Il ne suffit pas qu’une Constitution énonce des droits et des libertés pour qu’elle soit réellement démocratique. Il faut qu’elle permette à une véritable culture démocratique de s’instaurer en mettant en place des mécanismes de gestion démocratique à tous les niveaux. Elle ne devrait pas se limiter à de simples replâtrages juridiques concernant l’organisation des pouvoirs au sommet. Elle doit apporter des réponses aux insuffisances constatées pour améliorer la gestion des affaires publiques en y introduisant plus d’équité, de justice, de transparence.

Le déficit de confiance entre le citoyen et ses institutions est grand : l’abstention atteint des taux exceptionnels, le recours à la contestation souvent violente est de plus en plus fréquent. Beaucoup de citoyens pensent que l’Etat ne prend pas suffisamment en compte leurs préoccupations, les canaux d’expression semblent fermés. Pour eux, la gestion des affaires communes semble se faire, à tort ou à raison, au profit de groupes limités qui influent sur les décisions. Cette attitude rend parfois dérisoires les efforts d’un grand nombre de fonctionnaires et d’élus méritants. Sortons de l’Etat qui sanctionne, bloque, suspend, interdit, impose, donne, enlève, soumet la société pour aller vers l’Etat qui consulte, cherche à convaincre, concilie les intérêts divergents, encourage, facilite, aide la société à s’organiser et à se développer en l’accompagnant, et à laquelle il est soumis.

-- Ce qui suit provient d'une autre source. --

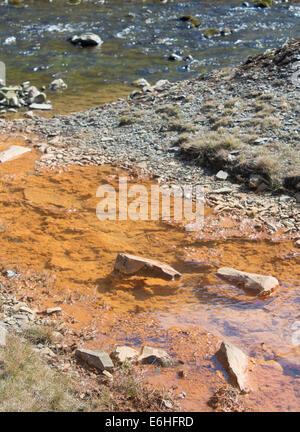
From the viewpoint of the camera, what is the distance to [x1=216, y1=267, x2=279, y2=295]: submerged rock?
7500mm

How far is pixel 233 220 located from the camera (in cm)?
940

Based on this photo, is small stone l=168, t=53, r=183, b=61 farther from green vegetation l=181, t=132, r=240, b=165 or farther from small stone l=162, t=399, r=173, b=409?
small stone l=162, t=399, r=173, b=409

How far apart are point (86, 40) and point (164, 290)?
64.5ft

Un Etat où le citoyen peut obliger l’autorité à prendre en compte ses préoccupations en ayant recours à des canaux pacifiques d’expression ; où l’administration est tenue à l’obligation de dialogue social qui fait que toute décision d’importance est le fruit d’une concertation préalable ; où le bien public quel qu’il soit est accessible d’une manière transparente à tous ; où les décisions arbitraires de l’administration sont susceptibles de recours devant des instances indépendantes de médiation ; où le respect de la loi et de la décision de justice prime sur l’ordre de la hiérarchie ; où il y a obligation de service public et non des faveurs laissées au pouvoir discrétionnaire d’un fonctionnaire. Le citoyen ne doit pas être celui qu’on surveille, qu’on contrôle, qu’on soumet. De même, l’Etat ne doit pas être celui à qui on doit échapper, qu’on doit tromper et dont les règles doivent être contournées ou ignorées. La confiance doit être rétablie et renforcée.

Obligation de dialogue social, égalité devant le bien public, instances indépendantes de recours, participation directe des citoyens

Peut-être, est-ce l’occasion d’avancer dans la construction de l’Etat démocratique et social, objectif fixé, le 1er Novembre 1954, de refonder l’Etat, entendu comme émanation d’une volonté commune librement exprimée et admise par tous et dont les instruments servent l’intérêt général ?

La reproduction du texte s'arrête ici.